Some meta‐analyses14, 15 identified that so‐called immunonutrition, containing arginine, glutamine, nucleotides and n‐3 FA, could reduce postoperative infections in selected patient groups. However, it is unclear which of the components is responsible for the clinical effect. In the present study, daily supplementation with 3 g EPA plus DHA for 7 days before and 7 days after colorectal cancer surgery did lead to increased incorporation of these n‐3 FA in the cell membranes, as well as a significant increase in the production of leukotriene B5 from EPA and a significant decrease in the production of leukotriene B4, but had no effect on postoperative complications12, 16, 17.

It has been suggested18 that supplementation with n‐3 FA could increase chemotherapeutic efficacy and thereby contribute to increased survival. In a combined analysis of the Nurses' Health Study and the Health Professionals Follow‐up Study, it was reported18 that a high intake of n‐3 FA after colorectal cancer diagnosis was associated with a lower risk of mortality from the disease. Thus, patients consuming at least 0·3 g n‐3 FA daily had an adjusted HR for colorectal cancer‐specific mortality of 0·59 (95 per cent c.i. 0·35 to 1·01). Patients who increased their marine n‐3 FA intake by at least 0·15 g/day after diagnosis had a HR of 0·30 for colorectal cancer death, compared with those who did not change their intake of marine n‐3 FA.

A previous phase II double‐blind placebo‐controlled RCT enrolled patients with colorectal cancer and liver metastases who received 2 g EPA daily or placebo twice daily from randomization to the day of liver resection10. The n‐3 FA EPA was successfully incorporated into liver metastases removed at operation, and a trend towards reduced tumour vascularization in n‐3 FA‐treated colorectal liver metastases was recorded. The authors report a non‐significant trend towards improved overall survival from n‐3 FA in the first 18 months after surgery, and early colorectal cancer recurrence was similar in the groups10.

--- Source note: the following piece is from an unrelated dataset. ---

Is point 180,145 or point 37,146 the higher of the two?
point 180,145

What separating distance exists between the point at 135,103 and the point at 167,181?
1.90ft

A meta‐analysis19 compared RCTs using pharmaconutrition with those using standard nutrition in elective adult surgical patients operated on between 1980 and 2011. No differences were reported in postoperative mortality, but there was a significant reduction in infectious complications and length of hospital stay. Regarding perioperative administration, there was a reduction in anastomotic dehiscence. Furthermore, a reduction in non‐infectious complications was detected with postoperative administration. Pharmaconutrition given before surgery did not demonstrate a notable advantage compared with standard nutrition for any of the assessed clinical outcomes19. The importance of timing was also shown in another review20 of published meta‐analyses, implying improved outcome after oncological gastrointestinal surgery, but before issuing recommendations further studies are warranted. Additionally, two meta‐analyses19, 21 showed that preoperative pharmaconutrition did not confer any benefit over standard formulations. The earlier seen benefits of pharmaconutrition (reduction in infectious complications) were reported only with perioperative or postoperative administration.